### Written problem 1
Can you rewrite the entries from the line containing "In this visual, is" through the line containing "7115 millimetres", replacing "small stone" with "pebble" and changing nothing else?
>> START Page extract
The problem here is that the loss decreases down untill 2.30258 and after it stays constant.

achaiah · May 21, 2019, 4:21am

If I’m reading it right you’re only dropping your learning rate once during the training. You should consider using a function of some sort to decrease the learning rate as your training progresses. My first guess would be that the LR you’re using is too high at the end to make meaningful progress beyond a certain point.

srikanthram · May 21, 2019, 4:36am

@achaiah, Thanks a lot for that suggestion. Any more suggestions from your end. What else could I potentially do to make the loss decrease further

achaiah · May 21, 2019, 4:42am

Well, as I said, I’d try that first. I’ve definitely run into situations where LR was preventing my networks from learning further. If that is indeed the case in your situation, nothing else you do will improve the loss because you just keep bouncing around the local minimum but never approach it.

As another trick, I’d start with SGD before moving on to Adam. In my own applications Adam converges faster but SGD still generalizes better in the end (by a few percent).

srikanthram · May 21, 2019, 4:49am

okay. Thank you for the suggestion. Will try em out

beerboaa · July 2, 2019, 3:20pm

@srikanthram
I got the same problem with the same loss of 2.30x.
How did you solve the problem?

mohsenkiskani · March 22, 2020, 7:21pm

Thanks for your comment @ptrblck. This helped me fix my code.

Rushank_Savant · September 3, 2020, 8:36pm

I was going through the same problem. Thought of playing with different Loss functions.
But finally changing Adam to SGD and small change in learning rate worked for me.
Thank you!

achaiah · September 3, 2020, 8:50pm

Glad you found this useful. In my own work I’ve never found Adam actually outperforming SGD but many people use Adam / AdamW for their training so I’m not sure if there are any more tricks that I’m missing.

jamiecao · February 8, 2021, 6:58am

I have run into the exact problem as you did, and I end up solving it after I thoroughly figured it out.

Though you might not need my help anymore, I think I’d better write it down so that people running into the same problem in the future can use my answer.

I’m gonna put the solution at the top, and then explain why this “loss not decreasing” error occurs so often and what it actually is later in my post. If you just want the solution, just check the following few lines.
>> END Page extract
### Written problem 2
In the forum thread, at what value does the loss stop decreasing and stay constant?
>> START Records supplied
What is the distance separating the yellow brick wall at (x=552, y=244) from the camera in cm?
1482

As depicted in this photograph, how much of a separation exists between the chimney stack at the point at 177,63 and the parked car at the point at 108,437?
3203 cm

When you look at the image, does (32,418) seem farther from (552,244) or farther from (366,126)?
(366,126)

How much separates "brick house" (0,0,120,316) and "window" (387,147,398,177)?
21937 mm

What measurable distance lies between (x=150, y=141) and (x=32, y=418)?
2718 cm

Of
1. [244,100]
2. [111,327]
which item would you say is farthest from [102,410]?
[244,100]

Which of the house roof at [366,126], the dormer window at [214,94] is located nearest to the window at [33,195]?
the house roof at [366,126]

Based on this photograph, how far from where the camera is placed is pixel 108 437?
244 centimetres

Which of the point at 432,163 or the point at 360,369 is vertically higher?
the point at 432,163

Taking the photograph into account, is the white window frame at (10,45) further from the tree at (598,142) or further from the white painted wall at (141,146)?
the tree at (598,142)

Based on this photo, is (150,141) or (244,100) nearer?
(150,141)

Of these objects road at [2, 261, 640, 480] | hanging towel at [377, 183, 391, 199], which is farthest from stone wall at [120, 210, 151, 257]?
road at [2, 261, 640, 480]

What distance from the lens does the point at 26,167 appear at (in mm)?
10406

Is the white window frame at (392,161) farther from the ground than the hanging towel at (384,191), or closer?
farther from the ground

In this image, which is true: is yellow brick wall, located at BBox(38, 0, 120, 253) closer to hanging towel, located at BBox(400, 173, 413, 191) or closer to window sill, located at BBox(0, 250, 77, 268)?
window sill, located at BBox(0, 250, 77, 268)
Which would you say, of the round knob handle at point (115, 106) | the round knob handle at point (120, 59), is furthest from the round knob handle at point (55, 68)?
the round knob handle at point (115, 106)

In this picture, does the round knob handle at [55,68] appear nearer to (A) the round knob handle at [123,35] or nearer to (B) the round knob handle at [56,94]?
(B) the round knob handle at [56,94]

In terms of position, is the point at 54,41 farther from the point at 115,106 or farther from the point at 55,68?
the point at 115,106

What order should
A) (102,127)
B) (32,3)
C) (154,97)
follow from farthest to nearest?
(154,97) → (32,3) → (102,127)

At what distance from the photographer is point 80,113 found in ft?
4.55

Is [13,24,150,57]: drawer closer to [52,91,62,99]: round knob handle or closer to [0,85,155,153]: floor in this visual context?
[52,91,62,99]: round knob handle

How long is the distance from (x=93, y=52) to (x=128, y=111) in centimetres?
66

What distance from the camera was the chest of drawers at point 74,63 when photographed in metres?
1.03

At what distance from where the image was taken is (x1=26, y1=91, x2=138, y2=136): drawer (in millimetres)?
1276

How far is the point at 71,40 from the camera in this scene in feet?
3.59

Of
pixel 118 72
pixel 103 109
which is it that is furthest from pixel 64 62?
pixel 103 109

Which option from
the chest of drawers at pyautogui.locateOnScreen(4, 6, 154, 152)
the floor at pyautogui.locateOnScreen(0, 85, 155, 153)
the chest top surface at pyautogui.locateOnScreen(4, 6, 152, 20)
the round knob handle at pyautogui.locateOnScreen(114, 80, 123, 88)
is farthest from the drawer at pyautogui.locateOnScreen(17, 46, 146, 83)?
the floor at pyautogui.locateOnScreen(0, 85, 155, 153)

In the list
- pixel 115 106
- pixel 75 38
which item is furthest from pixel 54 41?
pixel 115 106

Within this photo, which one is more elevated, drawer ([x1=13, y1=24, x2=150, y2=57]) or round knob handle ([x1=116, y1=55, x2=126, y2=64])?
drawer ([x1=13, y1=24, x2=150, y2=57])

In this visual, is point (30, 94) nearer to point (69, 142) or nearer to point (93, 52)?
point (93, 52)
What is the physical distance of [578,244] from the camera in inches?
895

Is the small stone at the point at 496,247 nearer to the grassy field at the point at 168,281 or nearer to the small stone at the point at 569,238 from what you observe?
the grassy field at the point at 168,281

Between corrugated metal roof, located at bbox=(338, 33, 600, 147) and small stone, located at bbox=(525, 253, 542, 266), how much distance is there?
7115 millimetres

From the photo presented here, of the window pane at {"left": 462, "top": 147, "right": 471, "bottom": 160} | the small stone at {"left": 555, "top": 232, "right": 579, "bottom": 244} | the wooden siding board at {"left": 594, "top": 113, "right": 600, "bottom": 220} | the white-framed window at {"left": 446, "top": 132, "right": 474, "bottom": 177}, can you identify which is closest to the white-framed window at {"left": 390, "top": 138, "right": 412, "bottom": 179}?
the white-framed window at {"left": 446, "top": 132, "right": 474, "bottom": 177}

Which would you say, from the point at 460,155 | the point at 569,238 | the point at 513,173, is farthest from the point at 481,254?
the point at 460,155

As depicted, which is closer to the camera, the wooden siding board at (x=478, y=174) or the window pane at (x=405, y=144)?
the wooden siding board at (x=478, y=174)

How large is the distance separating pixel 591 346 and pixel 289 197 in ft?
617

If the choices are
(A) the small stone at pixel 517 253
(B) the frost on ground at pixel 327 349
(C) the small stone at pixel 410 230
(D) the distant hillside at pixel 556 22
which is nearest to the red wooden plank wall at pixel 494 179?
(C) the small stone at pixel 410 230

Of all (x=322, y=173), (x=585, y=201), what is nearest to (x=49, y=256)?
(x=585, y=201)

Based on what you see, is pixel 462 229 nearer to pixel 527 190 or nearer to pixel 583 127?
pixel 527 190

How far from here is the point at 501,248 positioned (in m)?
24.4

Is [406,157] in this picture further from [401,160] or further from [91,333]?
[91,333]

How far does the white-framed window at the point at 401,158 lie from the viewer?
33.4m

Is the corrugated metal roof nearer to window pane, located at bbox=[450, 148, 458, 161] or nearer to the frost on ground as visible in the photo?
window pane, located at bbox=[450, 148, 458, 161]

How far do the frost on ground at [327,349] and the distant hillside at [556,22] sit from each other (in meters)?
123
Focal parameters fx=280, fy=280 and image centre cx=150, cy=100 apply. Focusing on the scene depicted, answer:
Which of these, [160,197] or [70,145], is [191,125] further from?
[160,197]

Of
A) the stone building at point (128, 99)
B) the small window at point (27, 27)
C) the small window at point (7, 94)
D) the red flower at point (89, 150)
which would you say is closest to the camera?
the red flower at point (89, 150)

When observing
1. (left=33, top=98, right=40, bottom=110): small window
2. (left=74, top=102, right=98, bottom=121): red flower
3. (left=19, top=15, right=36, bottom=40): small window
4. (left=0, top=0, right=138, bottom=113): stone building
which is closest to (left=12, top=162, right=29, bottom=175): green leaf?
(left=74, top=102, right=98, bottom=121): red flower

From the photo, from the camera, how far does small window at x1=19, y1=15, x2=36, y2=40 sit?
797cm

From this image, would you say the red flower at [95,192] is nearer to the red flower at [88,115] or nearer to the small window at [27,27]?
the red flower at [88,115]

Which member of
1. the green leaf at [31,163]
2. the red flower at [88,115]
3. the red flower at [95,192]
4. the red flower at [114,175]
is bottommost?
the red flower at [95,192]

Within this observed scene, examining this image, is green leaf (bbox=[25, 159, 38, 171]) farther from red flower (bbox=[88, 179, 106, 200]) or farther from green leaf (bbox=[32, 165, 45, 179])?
>> END Records supplied
### Answer 1
In this visual, is point (30, 94) nearer to point (69, 142) or nearer to point (93, 52)?
point (93, 52)
What is the physical distance of [578,244] from the camera in inches?
895

Is the pebble at the point at 496,247 nearer to the grassy field at the point at 168,281 or nearer to the pebble at the point at 569,238 from what you observe?
the grassy field at the point at 168,281

Between corrugated metal roof, located at bbox=(338, 33, 600, 147) and pebble, located at bbox=(525, 253, 542, 266), how much distance is there?
7115 millimetres

### Answer 2
2.30258